Ich habe mich gefreut, dass ich mein Englisch wieder ein bisschen aufpolieren kann, aber es kam dann viel mehr heraus als nur ein bisschen aufpoliertes Englisch. Ich habe gemerkt, dass sie von der Bibel überhaupt nichts wussten, kaum eine biblische Geschichte kannten. Damals war es bei unseren Schülern noch anders, die wussten noch etwas vom Zachäus, die Amerikaner wussten nichts. Heute ist es auch bei uns manchmal düster geworden bei unseren Schülern.
Da habe ich einfach angefangen, biblische Geschichten zu erzählen. Und mit einem Mal sagt die Linda Zeyer so ganz trocken vor sich hin einen Satz, den ich für den grandiosesten theologischen Satz halte, den ich je gehört habe: „Everything builds up to the point that Jesus will be important alone.“
Das strebt ja alles darauf hin, dass bloß noch Jesus wichtig ist. Das hat erkannt, dass da Linien in der Bibel sind, ein Gefälle hin zu Jesus.
Die Sehnsucht nach dem Einen, der die Welt verändert
Es ist für uns Menschen wichtig, dass die Bibel auf diesen einen Jesus hinweist. Denn es ist ganz eigenartig, welche Rasse wir haben oder welche Hautfarbe. Wer ein menschliches Angesicht trägt und sich ein wenig Gedanken macht, wartet eigentlich immer auf den einen Menschen, der klüger ist als alle anderen, die bisher versucht haben, mit der Not der Welt fertig zu werden.
Man wartet darauf, dass endlich der Mensch kommt, der sich mit seinen Lösungsvorschlägen besser durchsetzen kann als alle, die sich bemüht haben, diese Welt zu verändern. Jeder, der nachdenkt, wartet auf diese eine Gestalt. Sie wird doch endlich einmal kommen, die mehr Kraft hat, in dieser Welt etwas anders zu machen als alle, die es bisher versucht haben.

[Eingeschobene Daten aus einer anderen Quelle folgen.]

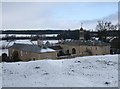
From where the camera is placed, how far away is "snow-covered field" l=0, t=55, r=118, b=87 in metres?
16.3

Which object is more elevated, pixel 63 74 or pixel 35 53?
pixel 63 74

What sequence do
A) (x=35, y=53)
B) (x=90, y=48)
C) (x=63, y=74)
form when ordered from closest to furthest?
(x=63, y=74) → (x=35, y=53) → (x=90, y=48)

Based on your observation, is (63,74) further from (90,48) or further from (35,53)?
(90,48)

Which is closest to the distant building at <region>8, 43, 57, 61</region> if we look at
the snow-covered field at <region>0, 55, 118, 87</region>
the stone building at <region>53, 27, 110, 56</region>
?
the stone building at <region>53, 27, 110, 56</region>

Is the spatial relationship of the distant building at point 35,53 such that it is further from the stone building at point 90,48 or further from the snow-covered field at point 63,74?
the snow-covered field at point 63,74

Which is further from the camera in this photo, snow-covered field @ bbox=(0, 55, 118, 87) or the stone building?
the stone building

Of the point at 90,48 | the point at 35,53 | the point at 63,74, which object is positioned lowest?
the point at 90,48

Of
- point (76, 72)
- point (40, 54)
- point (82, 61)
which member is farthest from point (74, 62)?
point (40, 54)

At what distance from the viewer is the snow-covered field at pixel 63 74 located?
16.3 metres

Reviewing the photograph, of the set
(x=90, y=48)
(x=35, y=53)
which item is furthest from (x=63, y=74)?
(x=90, y=48)

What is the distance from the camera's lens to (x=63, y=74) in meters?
18.2

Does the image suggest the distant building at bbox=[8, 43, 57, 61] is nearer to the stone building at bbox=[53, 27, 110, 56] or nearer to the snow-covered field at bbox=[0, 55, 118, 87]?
the stone building at bbox=[53, 27, 110, 56]

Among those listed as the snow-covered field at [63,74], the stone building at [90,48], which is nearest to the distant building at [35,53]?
the stone building at [90,48]

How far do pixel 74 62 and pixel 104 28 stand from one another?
50.4 m
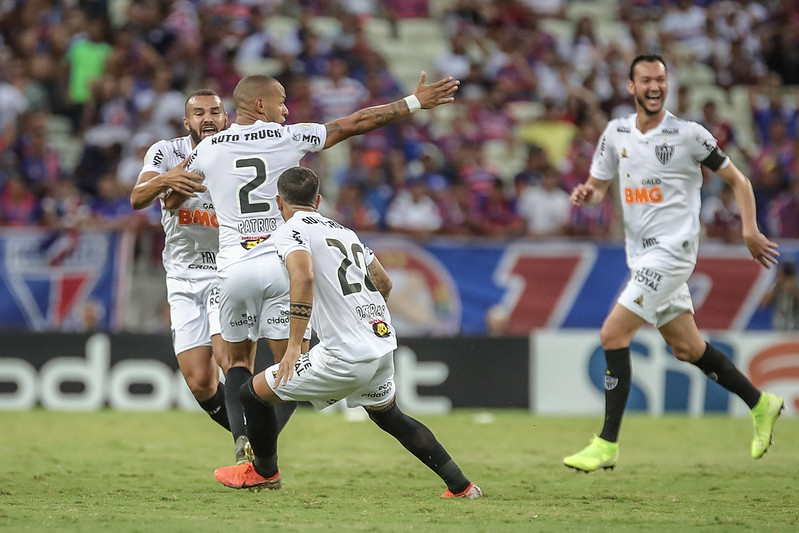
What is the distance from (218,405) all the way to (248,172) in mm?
2045

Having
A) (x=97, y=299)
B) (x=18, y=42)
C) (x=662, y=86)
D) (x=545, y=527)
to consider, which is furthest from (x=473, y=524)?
(x=18, y=42)

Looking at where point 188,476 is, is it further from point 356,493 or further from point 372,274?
point 372,274

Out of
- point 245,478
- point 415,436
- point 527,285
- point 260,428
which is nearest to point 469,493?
point 415,436

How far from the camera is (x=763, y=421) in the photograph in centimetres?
898

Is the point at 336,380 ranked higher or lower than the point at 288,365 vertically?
lower

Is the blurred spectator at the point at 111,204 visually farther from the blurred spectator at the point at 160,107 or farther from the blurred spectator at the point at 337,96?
the blurred spectator at the point at 337,96

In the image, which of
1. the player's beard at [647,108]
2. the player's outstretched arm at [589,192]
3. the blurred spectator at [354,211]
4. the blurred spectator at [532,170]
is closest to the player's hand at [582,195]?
the player's outstretched arm at [589,192]

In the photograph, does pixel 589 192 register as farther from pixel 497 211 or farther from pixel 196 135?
pixel 497 211

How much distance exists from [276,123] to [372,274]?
1365 millimetres

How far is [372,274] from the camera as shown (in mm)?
7500

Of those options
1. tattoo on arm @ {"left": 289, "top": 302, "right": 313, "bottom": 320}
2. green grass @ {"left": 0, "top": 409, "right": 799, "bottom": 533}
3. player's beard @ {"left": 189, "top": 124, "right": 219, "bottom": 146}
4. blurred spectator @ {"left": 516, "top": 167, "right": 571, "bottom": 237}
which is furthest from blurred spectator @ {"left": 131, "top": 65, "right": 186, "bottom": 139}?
tattoo on arm @ {"left": 289, "top": 302, "right": 313, "bottom": 320}

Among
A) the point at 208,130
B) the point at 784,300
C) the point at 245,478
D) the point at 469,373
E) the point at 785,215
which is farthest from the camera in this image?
the point at 785,215

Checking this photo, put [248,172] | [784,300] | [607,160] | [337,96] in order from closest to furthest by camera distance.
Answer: [248,172], [607,160], [784,300], [337,96]

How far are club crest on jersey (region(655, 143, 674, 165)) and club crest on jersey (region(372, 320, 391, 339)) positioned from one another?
286 cm
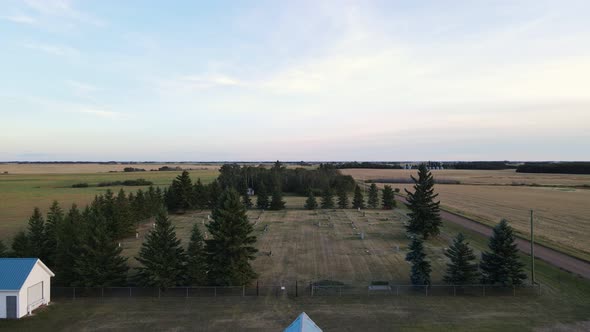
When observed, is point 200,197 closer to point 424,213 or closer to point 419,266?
point 424,213

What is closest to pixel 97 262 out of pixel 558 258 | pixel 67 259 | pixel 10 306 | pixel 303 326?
pixel 67 259

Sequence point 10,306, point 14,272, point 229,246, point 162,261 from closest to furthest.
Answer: point 10,306
point 14,272
point 162,261
point 229,246

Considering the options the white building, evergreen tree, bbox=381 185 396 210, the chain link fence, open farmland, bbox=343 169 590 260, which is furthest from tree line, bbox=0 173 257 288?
evergreen tree, bbox=381 185 396 210

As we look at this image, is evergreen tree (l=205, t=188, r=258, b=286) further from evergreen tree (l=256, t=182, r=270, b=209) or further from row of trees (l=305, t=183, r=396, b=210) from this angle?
row of trees (l=305, t=183, r=396, b=210)

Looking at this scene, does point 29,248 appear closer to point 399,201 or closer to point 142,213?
point 142,213

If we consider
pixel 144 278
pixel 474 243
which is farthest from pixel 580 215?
pixel 144 278

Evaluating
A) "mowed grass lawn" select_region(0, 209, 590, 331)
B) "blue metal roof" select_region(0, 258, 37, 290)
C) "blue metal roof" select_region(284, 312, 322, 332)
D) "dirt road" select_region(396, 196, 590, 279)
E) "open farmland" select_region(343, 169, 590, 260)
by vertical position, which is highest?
"blue metal roof" select_region(284, 312, 322, 332)
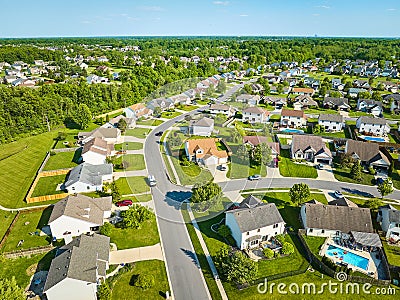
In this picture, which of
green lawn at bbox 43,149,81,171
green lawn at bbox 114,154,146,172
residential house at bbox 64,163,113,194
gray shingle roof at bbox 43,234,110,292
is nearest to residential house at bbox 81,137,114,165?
green lawn at bbox 114,154,146,172

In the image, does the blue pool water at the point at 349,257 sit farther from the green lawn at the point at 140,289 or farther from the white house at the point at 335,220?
the green lawn at the point at 140,289

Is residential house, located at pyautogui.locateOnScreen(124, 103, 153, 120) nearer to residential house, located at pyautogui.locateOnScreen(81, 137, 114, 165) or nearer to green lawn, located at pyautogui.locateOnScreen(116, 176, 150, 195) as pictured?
residential house, located at pyautogui.locateOnScreen(81, 137, 114, 165)

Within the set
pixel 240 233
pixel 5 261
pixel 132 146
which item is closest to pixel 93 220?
pixel 5 261

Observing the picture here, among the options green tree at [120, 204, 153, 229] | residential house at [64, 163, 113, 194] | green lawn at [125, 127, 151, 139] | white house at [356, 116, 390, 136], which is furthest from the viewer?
white house at [356, 116, 390, 136]

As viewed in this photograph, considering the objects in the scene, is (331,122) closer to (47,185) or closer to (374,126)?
(374,126)

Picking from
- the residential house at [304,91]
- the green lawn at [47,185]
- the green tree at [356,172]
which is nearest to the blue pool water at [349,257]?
the green tree at [356,172]
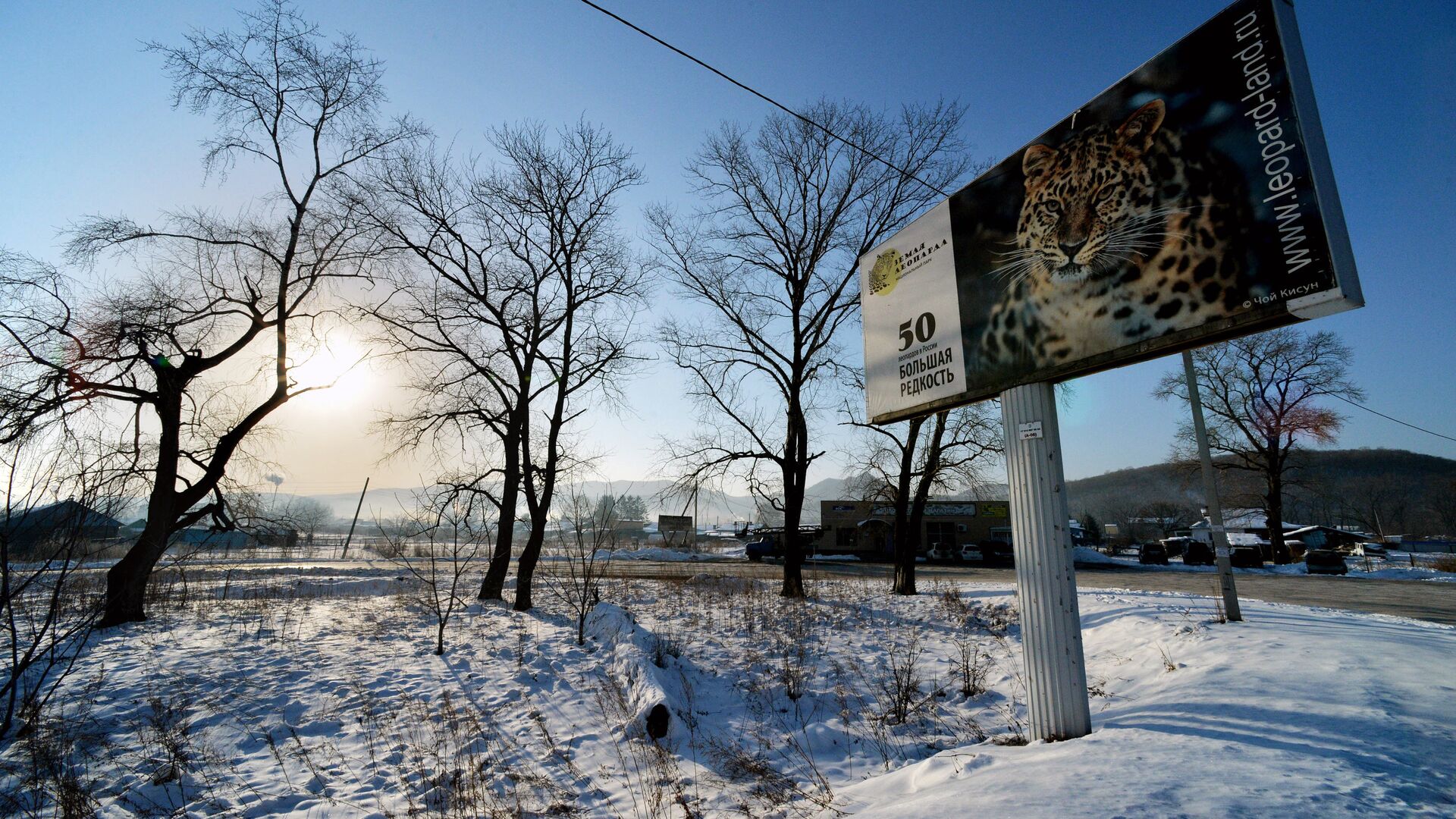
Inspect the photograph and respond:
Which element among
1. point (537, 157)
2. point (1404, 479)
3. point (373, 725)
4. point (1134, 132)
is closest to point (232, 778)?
point (373, 725)

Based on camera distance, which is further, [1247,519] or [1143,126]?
[1247,519]

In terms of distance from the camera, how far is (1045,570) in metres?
4.26

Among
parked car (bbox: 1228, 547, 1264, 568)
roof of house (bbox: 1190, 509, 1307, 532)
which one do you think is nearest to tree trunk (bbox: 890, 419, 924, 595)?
parked car (bbox: 1228, 547, 1264, 568)

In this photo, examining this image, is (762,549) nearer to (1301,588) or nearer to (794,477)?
(794,477)

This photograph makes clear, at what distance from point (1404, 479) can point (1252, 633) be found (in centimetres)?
16411

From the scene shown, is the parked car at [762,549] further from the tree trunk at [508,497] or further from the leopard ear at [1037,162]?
the leopard ear at [1037,162]

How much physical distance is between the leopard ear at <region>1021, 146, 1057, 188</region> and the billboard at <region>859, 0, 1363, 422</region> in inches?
0.6

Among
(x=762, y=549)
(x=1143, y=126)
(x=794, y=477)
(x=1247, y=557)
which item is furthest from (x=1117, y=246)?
(x=762, y=549)

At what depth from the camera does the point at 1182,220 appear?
3641 millimetres

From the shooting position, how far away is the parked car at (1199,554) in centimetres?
3123

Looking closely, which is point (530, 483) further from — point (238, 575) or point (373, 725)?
point (238, 575)

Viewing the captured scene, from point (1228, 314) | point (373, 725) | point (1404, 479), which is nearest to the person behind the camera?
point (1228, 314)

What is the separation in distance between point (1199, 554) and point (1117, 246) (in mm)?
37652

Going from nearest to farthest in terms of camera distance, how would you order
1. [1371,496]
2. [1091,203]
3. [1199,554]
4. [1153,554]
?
1. [1091,203]
2. [1199,554]
3. [1153,554]
4. [1371,496]
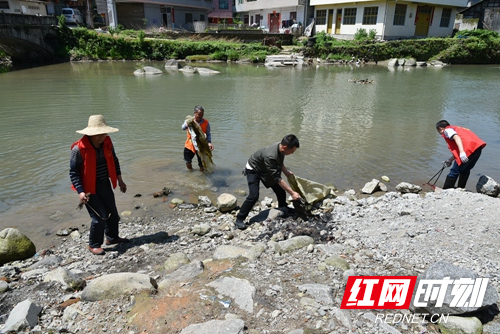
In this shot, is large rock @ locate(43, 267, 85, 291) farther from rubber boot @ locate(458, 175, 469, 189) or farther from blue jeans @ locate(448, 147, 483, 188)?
rubber boot @ locate(458, 175, 469, 189)

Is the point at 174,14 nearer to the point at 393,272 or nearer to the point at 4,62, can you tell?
the point at 4,62

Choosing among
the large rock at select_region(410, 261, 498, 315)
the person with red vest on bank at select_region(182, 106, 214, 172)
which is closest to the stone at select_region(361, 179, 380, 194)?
the person with red vest on bank at select_region(182, 106, 214, 172)

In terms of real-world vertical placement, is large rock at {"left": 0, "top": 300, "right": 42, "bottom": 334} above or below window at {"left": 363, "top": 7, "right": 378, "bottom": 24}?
below

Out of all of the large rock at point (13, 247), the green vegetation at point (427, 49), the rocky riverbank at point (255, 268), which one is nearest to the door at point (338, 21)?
the green vegetation at point (427, 49)

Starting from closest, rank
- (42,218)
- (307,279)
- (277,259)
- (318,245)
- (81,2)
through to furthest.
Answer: (307,279) < (277,259) < (318,245) < (42,218) < (81,2)

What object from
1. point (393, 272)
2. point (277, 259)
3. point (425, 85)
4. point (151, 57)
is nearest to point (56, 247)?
point (277, 259)

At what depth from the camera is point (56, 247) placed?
6102 mm

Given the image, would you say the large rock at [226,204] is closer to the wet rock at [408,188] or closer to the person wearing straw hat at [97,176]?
the person wearing straw hat at [97,176]

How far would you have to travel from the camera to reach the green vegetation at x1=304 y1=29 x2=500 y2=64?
39.9m

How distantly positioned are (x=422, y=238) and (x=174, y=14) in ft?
184

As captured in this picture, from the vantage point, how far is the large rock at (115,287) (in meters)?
4.11

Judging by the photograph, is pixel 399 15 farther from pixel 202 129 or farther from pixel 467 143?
pixel 202 129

Deshalb fallen wir Menschen so leicht darauf herein, einen Napoleon wie einen Gott anzubeten oder Adolf Hitler oder Bismarck. Es ist immer die Hoffnung: Es wird doch endlich einmal der eine kommen.
Bei jedem Politiker, bei jeder Präsidentenwahl in Amerika, bei jeder Erwartung oder bei jeder Partei bei uns steckt dahinter vielleicht der Wunsch: Schafft er es, die Probleme der Welt zu lösen? Deshalb richten sich die Scheinwerfer der Menschheit auf den einen Großen.
Johannes der Täufer hat bei Jesus gefragt: Bist du der, der da kommen soll? Bist du der eine kommende Mann? Die Bibel sagt uns, dass dieser eine Mann, den Gott zur Lösung der Weltnot geschickt hat, Jesus ist.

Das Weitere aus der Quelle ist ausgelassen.